**Required action A**
Answer these questions from the MX record lookup page:
(i) Which DNS service are queries sent to, and which one serves as the automatic fallback?
(ii) To which server does the sender's server deliver a message?
(iii) What does it mean when no records are found for a domain?
**Required action B**
Can you carry on the MX record lookup page from its last line?

**Passage shown**
MX Record Lookup
Free online MX record lookup. Instantly see which mail servers receive email for any domain, with priority values — essential for diagnosing email delivery problems.
Queries are sent over encrypted DNS-over-HTTPS to Cloudflare (1.1.1.1), with Google DNS as automatic fallback.
What is an MX record?
An MX (Mail Exchange) record tells the world which servers accept email for a domain. When someone sends mail to you@yourdomain.com, the sender's server looks up your domain's MX records and delivers the message to the server with the lowest priority number.
If MX records are missing or wrong, email delivery fails — which is why an MX lookup is the first step when diagnosing 'why am I not receiving emails'. A domain with no MX records generally cannot receive email at all.
How to use
- 01Enter the domain whose mail setup you want to check.
- 02Click Lookup.
- 03Each MX record shows a priority number and mail server — lower priority is tried first.
- 04No records found means the domain cannot receive email.

**Dataset section**
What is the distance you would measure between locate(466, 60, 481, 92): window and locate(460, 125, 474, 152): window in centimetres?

**Answer A**
(i) Cloudflare (1.1.1.1), with Google DNS as the fallback.
(ii) The server with the lowest priority number.
(iii) The domain cannot receive email.

**Answer B**
Frequently asked questions
- What does the MX priority number mean?
- Lower numbers are tried first. If a domain has MX 10 and MX 20, mail goes to the 10 server; the 20 server is the backup used only when the primary is down.
- Why does a domain have no MX records?
- Either the domain does not receive email at all, or (rarely) it relies on the legacy fallback where mail is delivered to the domain's A record. Modern setups should always publish MX records.
- Can I tell which email provider a domain uses?
- Usually yes — Google Workspace domains point at smtp.google.com or aspmx.l.google.com, Microsoft 365 at *.mail.protection.outlook.com, and so on. The MX hostname reveals the provider.